Rethinking Graph Masked Autoencoders through Alignment and Uniformity
This work addresses a theoretical gap in graph self-supervised learning for researchers, offering an incremental improvement by enhancing GraphMAE based on alignment-uniformity principles.
The paper tackles the lack of theoretical understanding of Graph Masked Autoencoders (GraphMAE) by proving that its reconstruction objective implicitly performs graph contrastive learning, and identifies limitations in alignment and uniformity. It proposes AUG-MAE with an adversarial masking strategy and uniformity regularizer, achieving superior results on benchmark datasets.

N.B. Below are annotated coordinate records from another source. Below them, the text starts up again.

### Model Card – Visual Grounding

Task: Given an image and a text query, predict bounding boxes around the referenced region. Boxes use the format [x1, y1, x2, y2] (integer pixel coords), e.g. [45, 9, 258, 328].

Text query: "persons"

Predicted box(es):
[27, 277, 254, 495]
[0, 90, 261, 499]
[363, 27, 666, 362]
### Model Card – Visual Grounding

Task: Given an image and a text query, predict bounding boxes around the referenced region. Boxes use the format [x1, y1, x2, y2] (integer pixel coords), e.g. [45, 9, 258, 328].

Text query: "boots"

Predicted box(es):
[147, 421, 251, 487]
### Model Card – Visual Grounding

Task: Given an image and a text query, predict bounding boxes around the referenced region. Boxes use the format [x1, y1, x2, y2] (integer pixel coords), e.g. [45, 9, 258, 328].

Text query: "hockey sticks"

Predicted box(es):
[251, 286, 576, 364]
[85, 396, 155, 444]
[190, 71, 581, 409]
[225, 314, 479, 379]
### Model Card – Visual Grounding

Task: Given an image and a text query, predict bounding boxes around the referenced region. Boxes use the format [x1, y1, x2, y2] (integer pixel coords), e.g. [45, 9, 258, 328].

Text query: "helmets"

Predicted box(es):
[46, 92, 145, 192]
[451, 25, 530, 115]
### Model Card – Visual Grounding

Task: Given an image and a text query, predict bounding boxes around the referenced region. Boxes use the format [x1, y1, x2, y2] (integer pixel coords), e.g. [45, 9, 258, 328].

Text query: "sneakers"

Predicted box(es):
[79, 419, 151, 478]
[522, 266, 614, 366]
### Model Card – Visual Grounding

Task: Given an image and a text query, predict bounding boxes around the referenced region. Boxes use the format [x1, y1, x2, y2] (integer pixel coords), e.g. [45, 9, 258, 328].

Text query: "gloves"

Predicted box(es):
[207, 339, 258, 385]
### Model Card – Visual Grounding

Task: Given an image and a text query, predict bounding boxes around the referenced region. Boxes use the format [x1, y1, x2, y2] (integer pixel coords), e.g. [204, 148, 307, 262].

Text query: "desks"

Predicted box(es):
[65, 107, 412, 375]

Self-supervised learning on graphs can be bifurcated into contrastive and generative methods. Contrastive methods, also known as graph contrastive learning (GCL), have dominated graph self-supervised learning in the past few years, but the recent advent of graph masked autoencoder (GraphMAE) rekindles the momentum behind generative methods. Despite the empirical success of GraphMAE, there is still a dearth of theoretical understanding regarding its efficacy. Moreover, while both generative and contrastive methods have been shown to be effective, their connections and differences have yet to be thoroughly investigated. Therefore, we theoretically build a bridge between GraphMAE and GCL, and prove that the node-level reconstruction objective in GraphMAE implicitly performs context-level GCL. Based on our theoretical analysis, we further identify the limitations of the GraphMAE from the perspectives of alignment and uniformity, which have been considered as two key properties of high-quality representations in GCL. We point out that GraphMAE's alignment performance is restricted by the masking strategy, and the uniformity is not strictly guaranteed. To remedy the aforementioned limitations, we propose an Alignment-Uniformity enhanced Graph Masked AutoEncoder, named AUG-MAE. Specifically, we propose an easy-to-hard adversarial masking strategy to provide hard-to-align samples, which improves the alignment performance. Meanwhile, we introduce an explicit uniformity regularizer to ensure the uniformity of the learned representations. Experimental results on benchmark datasets demonstrate the superiority of our model over existing state-of-the-art methods.